WHAT THE TASK ASKS
All lines from the one with "category: possum" onward, through the last line of the records below, are to be retyped word for word.

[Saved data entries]
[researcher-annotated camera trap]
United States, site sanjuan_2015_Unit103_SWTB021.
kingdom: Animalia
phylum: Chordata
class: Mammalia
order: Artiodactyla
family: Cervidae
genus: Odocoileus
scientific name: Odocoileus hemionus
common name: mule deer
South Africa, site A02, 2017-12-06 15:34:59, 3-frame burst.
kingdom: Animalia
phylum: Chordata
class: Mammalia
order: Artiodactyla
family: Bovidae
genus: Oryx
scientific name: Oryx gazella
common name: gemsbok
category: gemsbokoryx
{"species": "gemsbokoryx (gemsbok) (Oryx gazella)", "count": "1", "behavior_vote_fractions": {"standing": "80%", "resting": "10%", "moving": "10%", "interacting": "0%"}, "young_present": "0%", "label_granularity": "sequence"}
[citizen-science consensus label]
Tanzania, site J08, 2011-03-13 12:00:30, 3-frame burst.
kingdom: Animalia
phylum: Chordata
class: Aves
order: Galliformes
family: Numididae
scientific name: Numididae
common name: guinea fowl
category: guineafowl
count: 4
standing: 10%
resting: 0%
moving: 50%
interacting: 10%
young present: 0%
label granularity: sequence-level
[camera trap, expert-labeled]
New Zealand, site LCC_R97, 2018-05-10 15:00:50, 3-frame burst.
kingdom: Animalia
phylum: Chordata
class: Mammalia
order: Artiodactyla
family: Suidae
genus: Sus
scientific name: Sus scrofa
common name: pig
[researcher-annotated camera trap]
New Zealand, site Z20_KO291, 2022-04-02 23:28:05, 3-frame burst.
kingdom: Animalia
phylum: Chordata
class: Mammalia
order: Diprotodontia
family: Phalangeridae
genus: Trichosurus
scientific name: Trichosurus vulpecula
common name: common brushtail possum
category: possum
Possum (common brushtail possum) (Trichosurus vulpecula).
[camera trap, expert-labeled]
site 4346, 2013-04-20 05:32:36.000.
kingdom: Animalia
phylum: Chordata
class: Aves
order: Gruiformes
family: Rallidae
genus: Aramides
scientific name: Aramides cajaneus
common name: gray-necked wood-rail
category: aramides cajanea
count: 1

EXERCISE ANSWER
category: possum
Possum (common brushtail possum) (Trichosurus vulpecula).
[camera trap, expert-labeled]
site 4346, 2013-04-20 05:32:36.000.
kingdom: Animalia
phylum: Chordata
class: Aves
order: Gruiformes
family: Rallidae
genus: Aramides
scientific name: Aramides cajaneus
common name: gray-necked wood-rail
category: aramides cajanea
count: 1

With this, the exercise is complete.